[Material shown start]

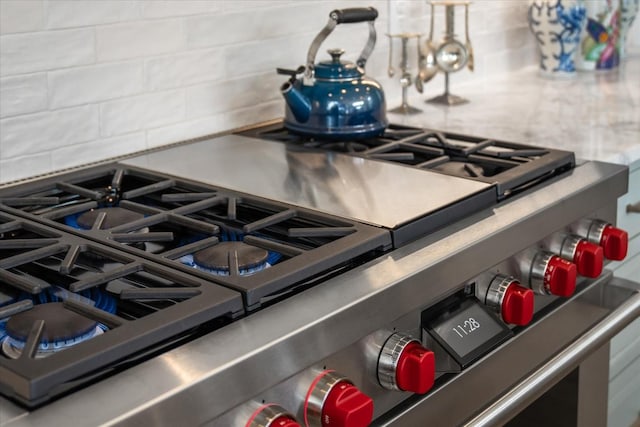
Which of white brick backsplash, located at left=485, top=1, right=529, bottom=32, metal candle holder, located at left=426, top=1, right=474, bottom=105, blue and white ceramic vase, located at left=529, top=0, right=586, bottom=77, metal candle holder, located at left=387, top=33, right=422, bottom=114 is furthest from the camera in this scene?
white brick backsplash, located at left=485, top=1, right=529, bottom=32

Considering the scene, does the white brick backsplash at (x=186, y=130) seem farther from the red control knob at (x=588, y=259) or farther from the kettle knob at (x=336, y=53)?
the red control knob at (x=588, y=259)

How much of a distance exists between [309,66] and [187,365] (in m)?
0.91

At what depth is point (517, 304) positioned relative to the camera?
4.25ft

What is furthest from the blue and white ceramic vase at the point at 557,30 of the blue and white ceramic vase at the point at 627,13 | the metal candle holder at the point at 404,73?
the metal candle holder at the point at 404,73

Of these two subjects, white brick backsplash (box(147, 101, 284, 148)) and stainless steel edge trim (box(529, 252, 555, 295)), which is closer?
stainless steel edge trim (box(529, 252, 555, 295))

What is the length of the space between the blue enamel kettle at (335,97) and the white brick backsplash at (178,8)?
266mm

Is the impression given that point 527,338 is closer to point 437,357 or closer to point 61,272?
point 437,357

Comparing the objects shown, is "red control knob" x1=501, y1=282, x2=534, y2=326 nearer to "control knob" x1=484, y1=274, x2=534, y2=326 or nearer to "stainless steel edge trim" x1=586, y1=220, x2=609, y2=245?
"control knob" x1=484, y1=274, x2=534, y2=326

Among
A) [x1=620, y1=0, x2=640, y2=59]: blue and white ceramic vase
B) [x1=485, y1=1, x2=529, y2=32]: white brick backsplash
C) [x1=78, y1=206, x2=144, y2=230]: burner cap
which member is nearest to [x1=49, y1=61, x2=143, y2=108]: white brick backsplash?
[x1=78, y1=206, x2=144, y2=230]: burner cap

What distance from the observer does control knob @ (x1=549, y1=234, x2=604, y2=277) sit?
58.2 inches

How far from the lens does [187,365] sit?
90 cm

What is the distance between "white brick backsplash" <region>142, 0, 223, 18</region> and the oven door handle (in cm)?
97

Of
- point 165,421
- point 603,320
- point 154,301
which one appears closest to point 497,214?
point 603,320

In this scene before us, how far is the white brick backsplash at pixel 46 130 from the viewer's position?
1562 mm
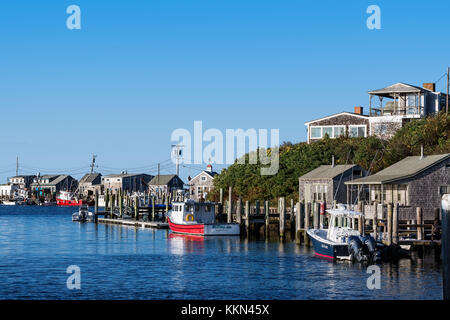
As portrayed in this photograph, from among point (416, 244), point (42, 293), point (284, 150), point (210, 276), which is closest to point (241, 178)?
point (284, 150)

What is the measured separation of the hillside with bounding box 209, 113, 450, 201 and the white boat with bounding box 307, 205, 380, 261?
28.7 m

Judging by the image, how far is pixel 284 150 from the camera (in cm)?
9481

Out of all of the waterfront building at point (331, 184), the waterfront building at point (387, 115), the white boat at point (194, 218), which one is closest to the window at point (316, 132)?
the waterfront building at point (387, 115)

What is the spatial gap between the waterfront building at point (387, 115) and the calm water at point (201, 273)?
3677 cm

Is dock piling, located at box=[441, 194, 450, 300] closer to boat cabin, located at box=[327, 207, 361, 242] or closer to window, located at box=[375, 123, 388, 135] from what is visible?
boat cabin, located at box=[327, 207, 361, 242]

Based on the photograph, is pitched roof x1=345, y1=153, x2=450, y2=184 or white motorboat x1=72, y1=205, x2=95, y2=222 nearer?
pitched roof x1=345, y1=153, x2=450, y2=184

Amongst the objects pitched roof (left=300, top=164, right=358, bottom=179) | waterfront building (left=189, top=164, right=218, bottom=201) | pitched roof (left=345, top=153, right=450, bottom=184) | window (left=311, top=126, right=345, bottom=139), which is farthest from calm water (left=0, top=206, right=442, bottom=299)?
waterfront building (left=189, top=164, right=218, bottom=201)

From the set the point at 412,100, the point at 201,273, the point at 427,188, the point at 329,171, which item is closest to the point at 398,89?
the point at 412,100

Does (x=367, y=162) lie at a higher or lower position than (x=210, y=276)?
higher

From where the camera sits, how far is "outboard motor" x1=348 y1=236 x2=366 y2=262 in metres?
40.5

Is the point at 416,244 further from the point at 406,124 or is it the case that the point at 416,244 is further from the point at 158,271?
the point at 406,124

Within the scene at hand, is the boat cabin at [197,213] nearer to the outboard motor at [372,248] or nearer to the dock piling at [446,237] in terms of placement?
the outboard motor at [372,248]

[Material shown end]
[Material shown start]

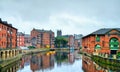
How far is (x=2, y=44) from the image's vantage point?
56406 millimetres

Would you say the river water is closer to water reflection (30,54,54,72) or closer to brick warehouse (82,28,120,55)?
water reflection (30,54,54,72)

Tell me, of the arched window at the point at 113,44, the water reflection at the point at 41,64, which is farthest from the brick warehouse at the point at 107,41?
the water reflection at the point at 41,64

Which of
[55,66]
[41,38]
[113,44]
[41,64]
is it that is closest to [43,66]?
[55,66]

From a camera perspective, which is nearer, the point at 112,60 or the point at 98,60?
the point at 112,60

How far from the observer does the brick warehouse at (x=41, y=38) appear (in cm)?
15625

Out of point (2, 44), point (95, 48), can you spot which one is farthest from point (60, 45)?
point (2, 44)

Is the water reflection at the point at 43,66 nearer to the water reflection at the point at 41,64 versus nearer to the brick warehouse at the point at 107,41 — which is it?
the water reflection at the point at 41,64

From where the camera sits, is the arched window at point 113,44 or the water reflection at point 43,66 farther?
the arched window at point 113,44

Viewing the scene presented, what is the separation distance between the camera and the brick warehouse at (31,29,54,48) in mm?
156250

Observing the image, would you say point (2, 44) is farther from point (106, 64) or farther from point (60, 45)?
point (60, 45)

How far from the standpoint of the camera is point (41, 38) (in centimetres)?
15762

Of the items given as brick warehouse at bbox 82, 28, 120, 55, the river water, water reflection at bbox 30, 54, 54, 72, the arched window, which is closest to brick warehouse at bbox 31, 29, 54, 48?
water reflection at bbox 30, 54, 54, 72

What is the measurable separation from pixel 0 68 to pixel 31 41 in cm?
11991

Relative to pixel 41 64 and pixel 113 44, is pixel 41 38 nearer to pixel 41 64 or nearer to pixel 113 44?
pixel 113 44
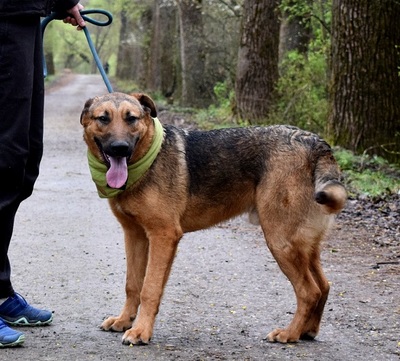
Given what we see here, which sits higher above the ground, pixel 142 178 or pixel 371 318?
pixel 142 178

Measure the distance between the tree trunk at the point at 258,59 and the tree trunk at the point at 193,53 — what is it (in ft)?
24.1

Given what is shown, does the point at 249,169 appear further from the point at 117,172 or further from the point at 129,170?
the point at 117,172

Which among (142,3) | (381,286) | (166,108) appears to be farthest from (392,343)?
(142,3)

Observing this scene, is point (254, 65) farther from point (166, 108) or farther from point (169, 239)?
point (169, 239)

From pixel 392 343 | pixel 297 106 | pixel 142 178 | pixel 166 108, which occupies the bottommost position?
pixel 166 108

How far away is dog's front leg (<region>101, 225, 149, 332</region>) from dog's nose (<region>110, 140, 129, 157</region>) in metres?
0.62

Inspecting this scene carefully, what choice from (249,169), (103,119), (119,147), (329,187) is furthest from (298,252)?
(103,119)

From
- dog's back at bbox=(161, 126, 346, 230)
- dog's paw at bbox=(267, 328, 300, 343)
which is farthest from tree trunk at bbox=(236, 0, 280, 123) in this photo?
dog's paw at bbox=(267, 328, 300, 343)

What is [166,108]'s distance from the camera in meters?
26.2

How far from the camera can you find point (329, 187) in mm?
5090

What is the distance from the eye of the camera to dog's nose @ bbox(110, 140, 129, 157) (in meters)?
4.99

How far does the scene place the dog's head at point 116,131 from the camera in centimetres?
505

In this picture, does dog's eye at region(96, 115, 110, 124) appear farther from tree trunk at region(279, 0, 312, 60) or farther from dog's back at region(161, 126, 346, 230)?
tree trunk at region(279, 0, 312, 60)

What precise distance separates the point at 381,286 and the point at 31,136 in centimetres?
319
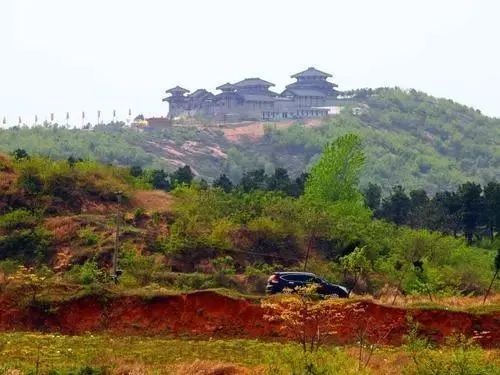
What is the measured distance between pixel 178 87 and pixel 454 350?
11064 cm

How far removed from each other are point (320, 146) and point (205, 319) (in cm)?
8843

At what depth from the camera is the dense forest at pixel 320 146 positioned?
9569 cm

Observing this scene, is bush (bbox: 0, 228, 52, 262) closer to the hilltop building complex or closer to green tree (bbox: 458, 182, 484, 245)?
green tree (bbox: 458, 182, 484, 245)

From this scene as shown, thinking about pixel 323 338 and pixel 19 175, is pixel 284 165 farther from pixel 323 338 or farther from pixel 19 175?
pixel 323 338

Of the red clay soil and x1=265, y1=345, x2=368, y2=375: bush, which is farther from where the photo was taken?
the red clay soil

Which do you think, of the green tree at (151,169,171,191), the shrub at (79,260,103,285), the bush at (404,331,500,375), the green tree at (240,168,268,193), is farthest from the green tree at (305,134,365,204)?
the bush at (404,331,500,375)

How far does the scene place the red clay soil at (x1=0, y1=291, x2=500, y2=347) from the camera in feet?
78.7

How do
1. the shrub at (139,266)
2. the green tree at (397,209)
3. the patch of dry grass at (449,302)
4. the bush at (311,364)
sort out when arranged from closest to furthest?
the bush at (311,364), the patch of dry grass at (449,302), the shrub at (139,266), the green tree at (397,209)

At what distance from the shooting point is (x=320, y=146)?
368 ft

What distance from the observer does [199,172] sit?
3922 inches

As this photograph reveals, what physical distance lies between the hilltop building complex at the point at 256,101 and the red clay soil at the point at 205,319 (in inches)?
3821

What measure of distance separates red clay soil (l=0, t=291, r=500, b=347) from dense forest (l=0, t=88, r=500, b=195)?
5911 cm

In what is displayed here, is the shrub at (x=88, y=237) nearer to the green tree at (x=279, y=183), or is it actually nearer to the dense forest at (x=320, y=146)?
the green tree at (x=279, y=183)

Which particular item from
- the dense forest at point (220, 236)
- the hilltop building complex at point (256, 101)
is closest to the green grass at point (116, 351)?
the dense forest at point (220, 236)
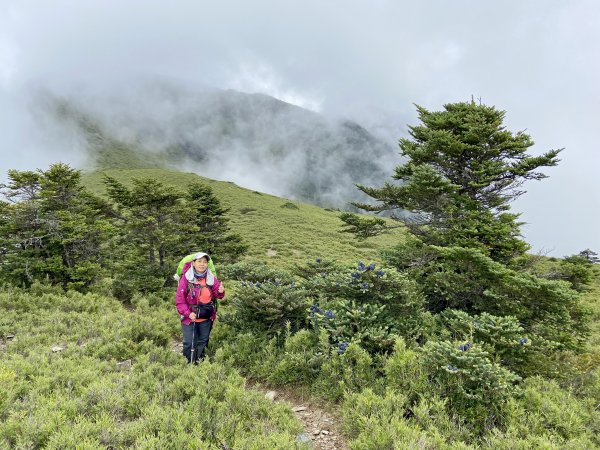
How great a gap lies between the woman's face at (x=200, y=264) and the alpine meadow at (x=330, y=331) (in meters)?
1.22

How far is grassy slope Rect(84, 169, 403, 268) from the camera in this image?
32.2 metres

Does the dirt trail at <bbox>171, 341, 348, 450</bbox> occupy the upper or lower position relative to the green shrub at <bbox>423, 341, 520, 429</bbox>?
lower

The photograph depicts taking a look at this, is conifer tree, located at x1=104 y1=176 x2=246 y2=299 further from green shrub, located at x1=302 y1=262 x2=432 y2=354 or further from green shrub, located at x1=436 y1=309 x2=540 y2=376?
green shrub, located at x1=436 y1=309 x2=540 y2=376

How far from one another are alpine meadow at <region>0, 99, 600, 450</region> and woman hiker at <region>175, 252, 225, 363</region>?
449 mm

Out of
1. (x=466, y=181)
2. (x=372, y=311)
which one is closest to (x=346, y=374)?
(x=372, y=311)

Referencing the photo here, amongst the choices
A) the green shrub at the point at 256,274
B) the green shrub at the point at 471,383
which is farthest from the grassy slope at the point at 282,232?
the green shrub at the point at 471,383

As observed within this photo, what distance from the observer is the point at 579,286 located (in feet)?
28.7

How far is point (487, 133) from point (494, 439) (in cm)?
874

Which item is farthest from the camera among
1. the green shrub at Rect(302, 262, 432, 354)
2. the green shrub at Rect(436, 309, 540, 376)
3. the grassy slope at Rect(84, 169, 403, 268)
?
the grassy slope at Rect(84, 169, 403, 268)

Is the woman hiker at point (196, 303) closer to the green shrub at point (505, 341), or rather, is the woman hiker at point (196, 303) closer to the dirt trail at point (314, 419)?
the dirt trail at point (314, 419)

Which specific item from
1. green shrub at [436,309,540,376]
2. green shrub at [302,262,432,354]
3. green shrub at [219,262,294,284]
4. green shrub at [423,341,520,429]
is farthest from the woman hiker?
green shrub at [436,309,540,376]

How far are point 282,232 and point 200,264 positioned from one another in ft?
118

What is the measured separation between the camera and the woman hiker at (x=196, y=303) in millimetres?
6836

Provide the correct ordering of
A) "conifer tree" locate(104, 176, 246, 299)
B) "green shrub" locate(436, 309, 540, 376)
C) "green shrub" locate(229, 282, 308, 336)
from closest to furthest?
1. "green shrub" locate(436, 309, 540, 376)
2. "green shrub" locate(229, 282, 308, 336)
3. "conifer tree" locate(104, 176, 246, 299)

[Material shown end]
[Material shown start]

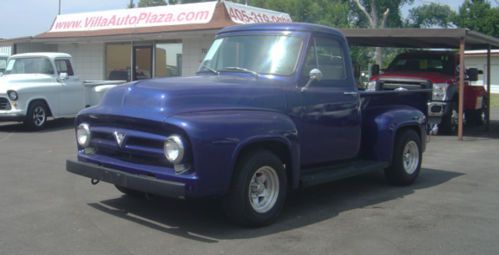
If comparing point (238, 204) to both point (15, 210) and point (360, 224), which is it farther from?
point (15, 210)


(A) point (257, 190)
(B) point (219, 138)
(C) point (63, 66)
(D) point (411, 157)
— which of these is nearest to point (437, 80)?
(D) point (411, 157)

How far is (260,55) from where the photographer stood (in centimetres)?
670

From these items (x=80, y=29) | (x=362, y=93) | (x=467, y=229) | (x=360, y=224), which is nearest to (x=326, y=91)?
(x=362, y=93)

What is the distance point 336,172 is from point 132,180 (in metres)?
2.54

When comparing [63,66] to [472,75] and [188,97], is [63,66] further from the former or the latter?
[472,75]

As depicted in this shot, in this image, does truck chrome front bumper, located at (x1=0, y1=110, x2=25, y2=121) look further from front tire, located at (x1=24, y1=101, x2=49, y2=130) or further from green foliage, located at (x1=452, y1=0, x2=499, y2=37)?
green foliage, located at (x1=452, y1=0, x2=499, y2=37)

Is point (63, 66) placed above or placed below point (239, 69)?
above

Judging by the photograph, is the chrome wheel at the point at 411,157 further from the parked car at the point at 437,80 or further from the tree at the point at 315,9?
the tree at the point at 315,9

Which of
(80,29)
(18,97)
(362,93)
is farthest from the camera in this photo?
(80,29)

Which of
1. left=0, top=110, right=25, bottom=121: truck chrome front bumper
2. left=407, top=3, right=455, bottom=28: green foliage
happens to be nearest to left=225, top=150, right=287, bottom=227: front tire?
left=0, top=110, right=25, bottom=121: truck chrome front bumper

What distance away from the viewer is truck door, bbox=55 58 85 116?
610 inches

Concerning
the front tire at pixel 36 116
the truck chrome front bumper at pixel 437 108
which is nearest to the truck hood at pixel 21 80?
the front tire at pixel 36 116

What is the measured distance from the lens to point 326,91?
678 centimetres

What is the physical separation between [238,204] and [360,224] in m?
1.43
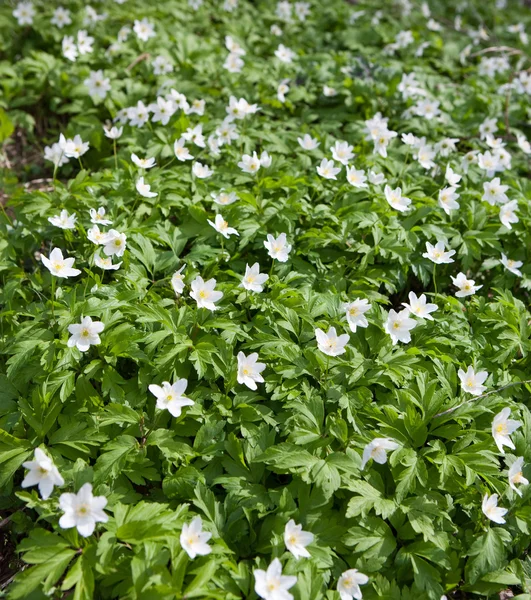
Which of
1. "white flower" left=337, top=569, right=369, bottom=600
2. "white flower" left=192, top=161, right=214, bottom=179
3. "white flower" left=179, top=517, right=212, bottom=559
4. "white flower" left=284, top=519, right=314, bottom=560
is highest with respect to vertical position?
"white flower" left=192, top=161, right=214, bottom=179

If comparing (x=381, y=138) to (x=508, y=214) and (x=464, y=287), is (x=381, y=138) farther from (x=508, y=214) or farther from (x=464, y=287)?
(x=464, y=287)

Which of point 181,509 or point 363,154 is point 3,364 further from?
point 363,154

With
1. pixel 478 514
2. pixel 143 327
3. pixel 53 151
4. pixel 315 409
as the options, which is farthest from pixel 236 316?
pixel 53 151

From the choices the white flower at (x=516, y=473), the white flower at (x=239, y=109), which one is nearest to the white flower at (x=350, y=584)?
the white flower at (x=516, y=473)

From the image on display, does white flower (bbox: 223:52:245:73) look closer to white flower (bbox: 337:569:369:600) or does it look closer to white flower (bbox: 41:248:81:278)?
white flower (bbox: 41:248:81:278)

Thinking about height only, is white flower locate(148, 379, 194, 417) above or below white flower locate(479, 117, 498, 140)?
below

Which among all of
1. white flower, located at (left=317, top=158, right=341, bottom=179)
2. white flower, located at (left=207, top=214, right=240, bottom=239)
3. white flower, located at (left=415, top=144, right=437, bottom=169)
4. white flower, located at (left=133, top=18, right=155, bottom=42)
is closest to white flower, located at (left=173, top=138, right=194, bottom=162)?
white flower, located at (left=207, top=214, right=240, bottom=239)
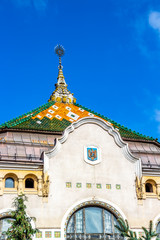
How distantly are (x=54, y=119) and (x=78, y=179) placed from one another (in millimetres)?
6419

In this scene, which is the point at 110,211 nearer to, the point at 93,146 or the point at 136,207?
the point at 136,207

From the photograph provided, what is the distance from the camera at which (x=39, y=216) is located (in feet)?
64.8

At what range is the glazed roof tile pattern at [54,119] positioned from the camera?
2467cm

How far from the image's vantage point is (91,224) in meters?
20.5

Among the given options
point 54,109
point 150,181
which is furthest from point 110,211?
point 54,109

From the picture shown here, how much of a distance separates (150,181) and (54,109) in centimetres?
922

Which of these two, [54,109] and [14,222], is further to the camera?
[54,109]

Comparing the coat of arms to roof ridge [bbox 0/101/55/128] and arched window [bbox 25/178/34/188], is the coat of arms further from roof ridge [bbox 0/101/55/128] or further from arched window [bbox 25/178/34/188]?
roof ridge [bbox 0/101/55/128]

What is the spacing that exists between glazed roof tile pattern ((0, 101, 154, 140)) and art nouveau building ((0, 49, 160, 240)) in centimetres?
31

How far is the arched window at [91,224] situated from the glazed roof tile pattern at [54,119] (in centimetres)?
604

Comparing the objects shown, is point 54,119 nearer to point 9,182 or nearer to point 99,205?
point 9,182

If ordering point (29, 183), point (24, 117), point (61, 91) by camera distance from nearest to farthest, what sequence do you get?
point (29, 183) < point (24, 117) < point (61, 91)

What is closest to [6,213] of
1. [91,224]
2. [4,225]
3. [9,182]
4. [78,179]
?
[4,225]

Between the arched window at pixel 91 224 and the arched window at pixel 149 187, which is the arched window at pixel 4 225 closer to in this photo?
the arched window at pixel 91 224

[Material shown end]

== Your goal ==
Pull out every line above that contains the word "closest". Match case exactly.

== Full response ==
which one appears closest to point 497,214?
As portrayed in this photograph, from among point (416, 244), point (42, 293), point (284, 150), point (210, 276), which is closest to point (241, 178)?
Out of all of the waterfront building at point (331, 184), the waterfront building at point (387, 115), the white boat at point (194, 218), which one is closest to the window at point (316, 132)?
From the set the point at 412,100, the point at 201,273, the point at 427,188, the point at 329,171, which item is closest to the point at 398,89?
is it that is closest to [43,66]?
Of the items given as brick warehouse at bbox 82, 28, 120, 55, the river water, water reflection at bbox 30, 54, 54, 72, the arched window, which is closest to brick warehouse at bbox 31, 29, 54, 48?
sort out when arranged from closest to furthest?
is closest to the green grass at point (116, 351)?
which one is closest to (x=346, y=374)?
from closest to furthest?
is closest to white flower, located at (left=173, top=138, right=194, bottom=162)?
What is closest to [6,213] of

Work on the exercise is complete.